**Records of spatial reasoning questions:**
:::

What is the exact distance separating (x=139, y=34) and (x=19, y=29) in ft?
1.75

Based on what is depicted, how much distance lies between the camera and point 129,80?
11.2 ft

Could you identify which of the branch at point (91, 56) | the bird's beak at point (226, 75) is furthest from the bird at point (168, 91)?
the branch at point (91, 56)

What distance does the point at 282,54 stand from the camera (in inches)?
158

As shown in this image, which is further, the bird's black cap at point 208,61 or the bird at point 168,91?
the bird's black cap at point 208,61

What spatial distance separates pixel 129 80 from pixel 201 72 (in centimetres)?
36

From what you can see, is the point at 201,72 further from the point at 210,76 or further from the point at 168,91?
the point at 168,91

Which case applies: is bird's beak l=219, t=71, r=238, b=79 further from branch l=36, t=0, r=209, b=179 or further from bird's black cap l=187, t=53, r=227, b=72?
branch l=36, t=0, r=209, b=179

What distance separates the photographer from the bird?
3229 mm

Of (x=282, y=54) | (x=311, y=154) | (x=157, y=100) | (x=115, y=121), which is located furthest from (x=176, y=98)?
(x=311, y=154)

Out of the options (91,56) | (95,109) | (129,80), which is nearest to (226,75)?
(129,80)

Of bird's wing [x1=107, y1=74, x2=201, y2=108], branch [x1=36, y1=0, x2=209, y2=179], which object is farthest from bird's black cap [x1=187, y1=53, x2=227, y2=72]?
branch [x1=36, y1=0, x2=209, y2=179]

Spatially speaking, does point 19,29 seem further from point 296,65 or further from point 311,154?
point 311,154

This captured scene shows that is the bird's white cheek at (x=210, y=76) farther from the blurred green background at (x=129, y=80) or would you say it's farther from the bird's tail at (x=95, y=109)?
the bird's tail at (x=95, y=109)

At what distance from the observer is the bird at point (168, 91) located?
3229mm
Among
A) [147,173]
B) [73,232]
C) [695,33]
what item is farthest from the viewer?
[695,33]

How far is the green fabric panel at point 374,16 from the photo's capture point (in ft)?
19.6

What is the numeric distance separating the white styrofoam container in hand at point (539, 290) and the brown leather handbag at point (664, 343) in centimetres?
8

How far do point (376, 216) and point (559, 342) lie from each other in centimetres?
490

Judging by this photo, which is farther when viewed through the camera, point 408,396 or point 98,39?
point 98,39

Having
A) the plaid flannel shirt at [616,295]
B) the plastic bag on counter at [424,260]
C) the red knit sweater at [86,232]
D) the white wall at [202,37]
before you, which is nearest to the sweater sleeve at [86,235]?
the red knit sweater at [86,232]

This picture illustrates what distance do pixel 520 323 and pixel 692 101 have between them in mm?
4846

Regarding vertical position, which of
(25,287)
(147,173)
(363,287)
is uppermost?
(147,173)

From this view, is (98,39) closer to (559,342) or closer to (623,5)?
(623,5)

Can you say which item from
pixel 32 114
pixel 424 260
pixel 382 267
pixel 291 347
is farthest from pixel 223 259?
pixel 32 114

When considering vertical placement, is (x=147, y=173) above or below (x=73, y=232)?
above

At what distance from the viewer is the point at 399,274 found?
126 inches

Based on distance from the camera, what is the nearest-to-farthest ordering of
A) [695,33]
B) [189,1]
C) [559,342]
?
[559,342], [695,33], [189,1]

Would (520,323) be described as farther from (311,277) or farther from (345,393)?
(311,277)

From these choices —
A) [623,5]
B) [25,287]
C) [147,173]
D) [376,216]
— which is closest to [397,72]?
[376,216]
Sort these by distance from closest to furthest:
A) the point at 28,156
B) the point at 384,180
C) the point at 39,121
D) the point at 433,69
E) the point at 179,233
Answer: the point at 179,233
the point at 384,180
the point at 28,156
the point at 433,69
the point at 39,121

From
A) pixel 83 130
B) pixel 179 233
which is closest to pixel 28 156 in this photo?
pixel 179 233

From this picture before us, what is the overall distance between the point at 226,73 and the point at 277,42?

:::

Reproduce every line of the records above without changing anything.

What is the exact distance separating (x=139, y=34) and (x=19, y=29) in ft?
1.75

Based on what is depicted, how much distance lies between the camera and point 129,80?
11.2 ft

Could you identify which of the branch at point (91, 56) | the bird's beak at point (226, 75) is furthest from the bird at point (168, 91)?
the branch at point (91, 56)

What distance does the point at 282,54 stand from the camera (in inches)?
158

As shown in this image, which is further, the bird's black cap at point 208,61 or the bird at point 168,91?
the bird's black cap at point 208,61

What spatial distance separates pixel 129 80 from pixel 201 72 (in centimetres)?
36

From what you can see, is the point at 201,72 further from the point at 210,76 or further from the point at 168,91?
the point at 168,91

Which case applies: is bird's beak l=219, t=71, r=238, b=79 further from branch l=36, t=0, r=209, b=179 or further from bird's black cap l=187, t=53, r=227, b=72?
branch l=36, t=0, r=209, b=179

What distance separates the photographer from the bird?
3229 mm

Of (x=282, y=54) | (x=311, y=154) | (x=157, y=100) | (x=115, y=121), which is located furthest from (x=176, y=98)?
(x=311, y=154)

Out of the options (91,56) | (95,109) | (129,80), which is nearest to (226,75)?
(129,80)

Of bird's wing [x1=107, y1=74, x2=201, y2=108], branch [x1=36, y1=0, x2=209, y2=179], which object is farthest from bird's black cap [x1=187, y1=53, x2=227, y2=72]?
branch [x1=36, y1=0, x2=209, y2=179]

Spatially speaking, does point 19,29 seem further from point 296,65 or further from point 311,154?
point 311,154

This captured scene shows that is the bird's white cheek at (x=210, y=76) farther from the blurred green background at (x=129, y=80) or would you say it's farther from the bird's tail at (x=95, y=109)?
the bird's tail at (x=95, y=109)

At what distance from the observer is the bird at point (168, 91) located?
3229mm
Among
A) [147,173]
B) [73,232]
C) [695,33]
what item is farthest from the viewer?
[695,33]

How far is the green fabric panel at point 374,16 from the photo's capture point (in ft)?
19.6

What is the numeric distance separating the white styrofoam container in hand at point (539, 290) and the brown leather handbag at point (664, 343) in centimetres?
8

How far do point (376, 216) and point (559, 342) lie from each other in centimetres?
490

Judging by this photo, which is farther when viewed through the camera, point 408,396 or point 98,39?
point 98,39

Having
A) the plaid flannel shirt at [616,295]
B) the plastic bag on counter at [424,260]
C) the red knit sweater at [86,232]
D) the white wall at [202,37]
before you, which is nearest to the sweater sleeve at [86,235]?
the red knit sweater at [86,232]

This picture illustrates what distance do pixel 520 323 and pixel 692 101 have between them in mm?
4846

Regarding vertical position, which of
(25,287)
(147,173)
(363,287)
is uppermost?
(147,173)

From this view, is (98,39) closer to (559,342) or closer to (623,5)?
(623,5)

Can you say which item from
pixel 32 114
pixel 424 260
pixel 382 267
pixel 291 347
is farthest from pixel 223 259?
pixel 32 114

When considering vertical placement, is (x=147, y=173) above or below (x=73, y=232)?
above

At what distance from the viewer is the point at 399,274 found?
126 inches

Based on distance from the camera, what is the nearest-to-farthest ordering of
A) [695,33]
B) [189,1]
C) [559,342]
?
[559,342], [695,33], [189,1]

Would (520,323) be described as farther from (311,277) or farther from (345,393)?
(311,277)

From these choices —
A) [623,5]
B) [25,287]
C) [147,173]
D) [376,216]
— which is closest to [397,72]?
[376,216]
Sort these by distance from closest to furthest:
A) the point at 28,156
B) the point at 384,180
C) the point at 39,121
D) the point at 433,69
E) the point at 179,233
Answer: the point at 179,233
the point at 384,180
the point at 28,156
the point at 433,69
the point at 39,121

From
A) pixel 83 130
B) pixel 179 233
which is closest to pixel 28 156 in this photo?
pixel 179 233

From this picture before us, what is the overall distance between the point at 226,73 and the point at 277,42?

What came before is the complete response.